PROJECT SUMMARY Alzheimer’s Disease is the 6th leading cause of death in the U.S, affecting 10% of seniors over the age of 65. Despite the myriad Alzheimer’s Disease therapeutics targeting the production and clearance of the β-Amyloid (Aβ) peptide, an effective cure is yet to be identified. The current, commonly accepted amyloid model of this disease only seeks to understand the properties of two predominant isoforms of Aβ - with 40 or 42 amino acids. However, plaques isolated from the brains of Alzheimer’s patients contain a variety of Aβ peptides and other proteins. The long-term objective of the proposed research is to elucidate the mechanisms by which Aβ and its variants contribute collectively to the pathology of Alzheimer’s Disease. A C-terminal fragment of Aβ, p3, has been described as soluble and void of amyloidogenic properties since its discovery, despite minimal scientific evidence to support this. I propose to synthesize and characterize the aggregation and mechanism of toxicity of p3 to elucidate its role in amyloid fibril formation. My hypothesis is that the p3 fragment forms amyloid fibrils capable of imparting drastic changes on the oligomerization of the well-studied 40 and 42 length Aβ. The current amyloid model can be significantly improved by understanding the collective contribution of all Aβ peptides through their kinetic interactions. Aim I will provide insights on how p3 aggregates into amyloid fibrils and how that pathway deviates from Aβ with the use of kinetic assays, antibodies and photo-induced crosslinking. Aim 2 will create a more heterogenous model for the aggregation of amyloid peptides into fibrils through coincubation and seeding assays with p3 and Aβ. Aim 3 will provide advances in our understanding of how p3 exerts its toxicity on cells and how that pathway differs from that of Aβ. The mechanism of p3 toxicity will be explored with various biorthogonal cellular uptake methods and apoptosis assays. Completing the listed aims will elucidate the role that p3 plays in the kinetics of amyloid plaque formation and cell toxicity. By providing key insights into the aggregation properties and biological activity of p3, the proposed work will clarify how p3 interacts with Aβ. Ultimately, I expect the results to modify and refine the currently accepted amyloid model, providing a more comprehensive understanding of the pathology of Alzheimer’s Disease.
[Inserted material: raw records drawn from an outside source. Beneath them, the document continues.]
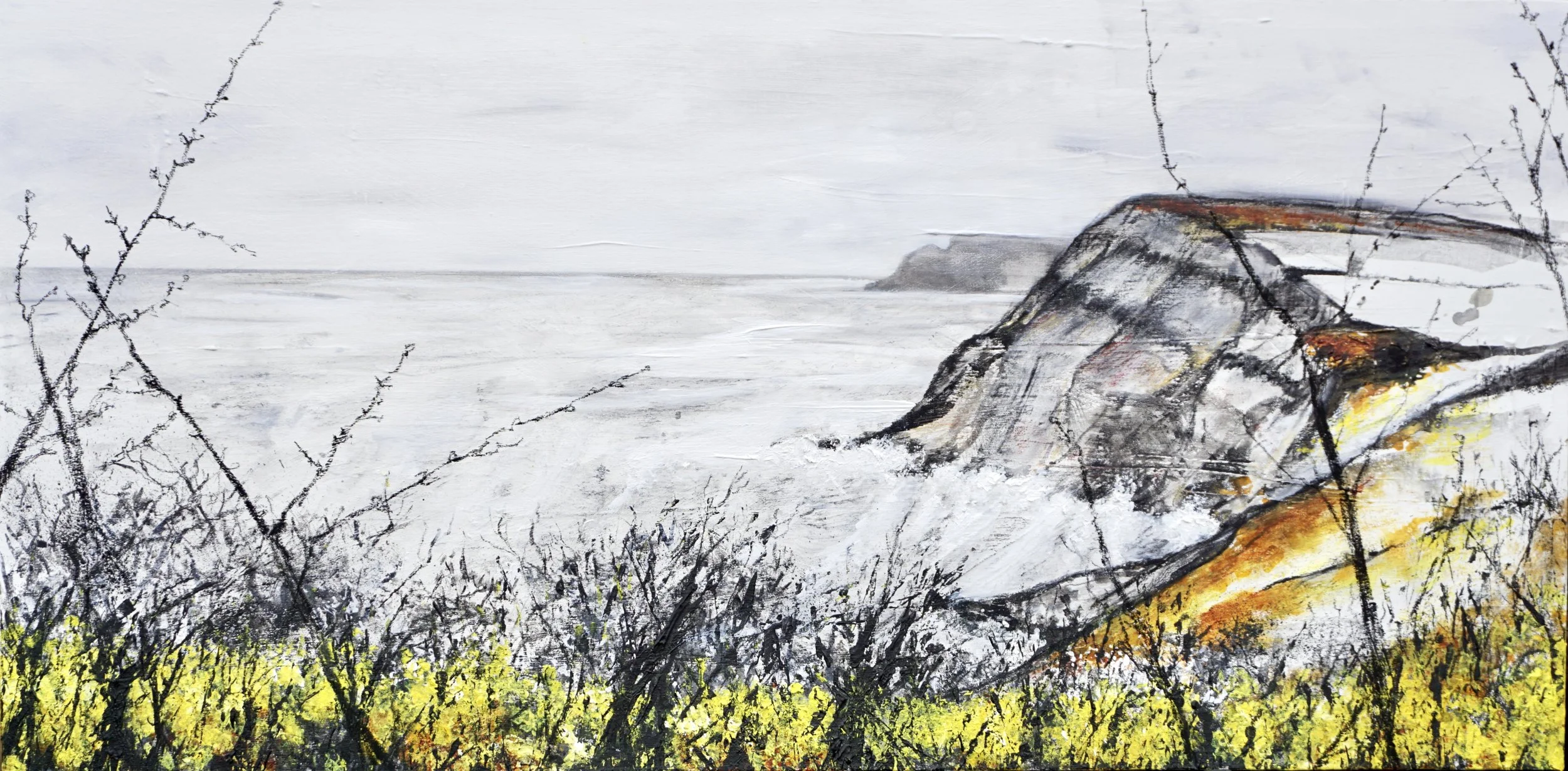 Port Mulgrave North Yorkshire, 2025. Acrylic, oil paint, oil pastel, charcoal, ink & wax resist on canvas - 50 x 100 x 4cm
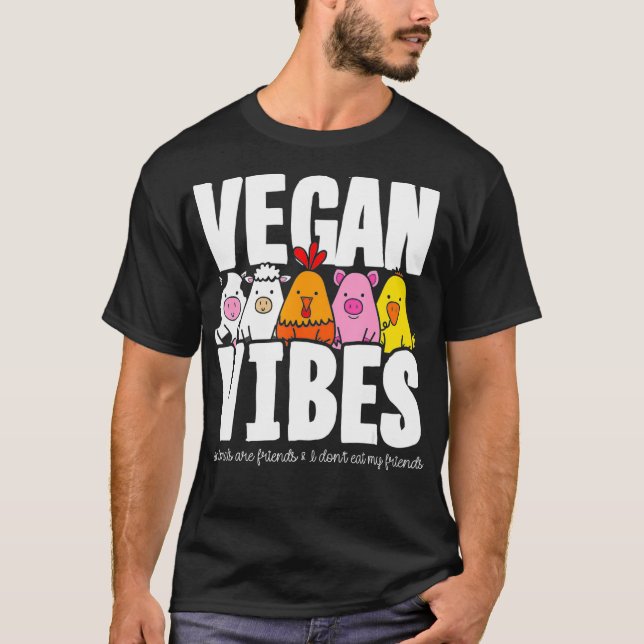Vegan Vegetarian Farm Animals Plant Based Diet Gif T-Shirt (Front)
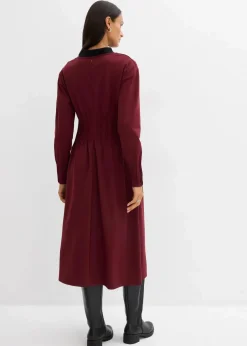 Bequemes Kleid mit Zierfalten aus Viskose-Mix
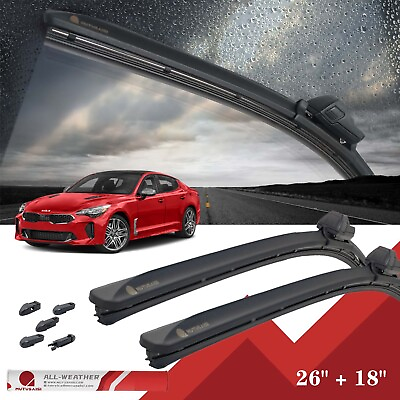 #ad 26quot;amp; 18quot; Front Frameless Windshield Wiper Blades Set of 2 For Kia Stinger 18 23 $28.17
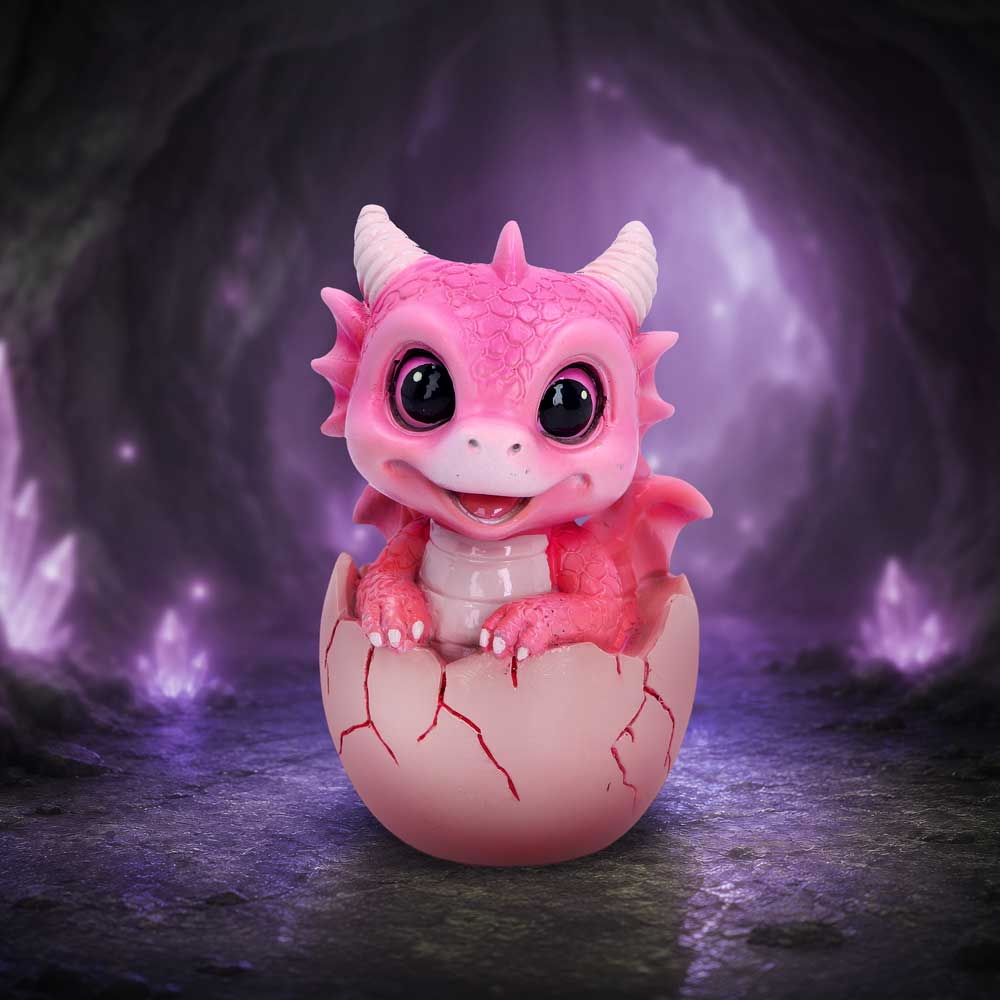 Shellbound pink dragon figurine emerging from a cracked egg.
项目总结 阿尔茨海默病是美国第六大死因，影响着10%的65岁以上的老年人。 尽管有无数针对β-淀粉样蛋白的产生和清除的阿尔茨海默病治疗药物 (Aβ)肽，有效的治疗方法尚未确定。目前普遍接受的这种淀粉样蛋白模型 疾病只寻求了解Aβ的两种主要亚型的性质--含有40或42个氨基酸。 然而，从阿尔茨海默氏症患者大脑中分离出的斑块含有各种Aβ多肽和其他 蛋白质。这项拟议研究的长期目标是阐明Aβ和其 突变共同导致了阿尔茨海默病的病理。Aβ的C-末端片段p3具有 自发现以来一直被描述为可溶性和无淀粉样变性，尽管最低限度的科学研究 支持这一点的证据。我建议合成和表征聚集性和毒性机制。 P3以阐明其在淀粉样原纤维形成中的作用。我的假设是p3片段形成了淀粉样纤维。 能够给研究得很好的40和42长度Aβ的齐聚带来巨大的变化。海流 通过了解所有Aβ多肽的集体贡献可以显著改进淀粉样蛋白模型 通过它们的动力学相互作用。目的：我将提供关于p3如何聚集成淀粉样蛋白纤维以及如何 通过使用动力学分析、抗体和光诱导的交联剂，该途径偏离了Aβ。目标2 将创建一种更异质的模型，通过共孵育将淀粉样肽聚集成纤维 用p3和Aβ进行种子分析。目标3将提供我们对p3如何发挥其作用的理解的进展 对细胞的毒性以及该途径与Aβ的不同之处。P3毒性的机制将通过 多种双正交细胞摄取方法和细胞凋亡检测。完成列出的目标将阐明 P3在淀粉样斑块形成和细胞毒性动力学中的作用。通过提供对 关于p3的聚集性质和生物活性，拟议的工作将阐明p3如何与Aβ相互作用。 最终，我预计结果将修改和完善目前接受的淀粉样蛋白模型，提供 对阿尔茨海默病的病理有更全面的了解。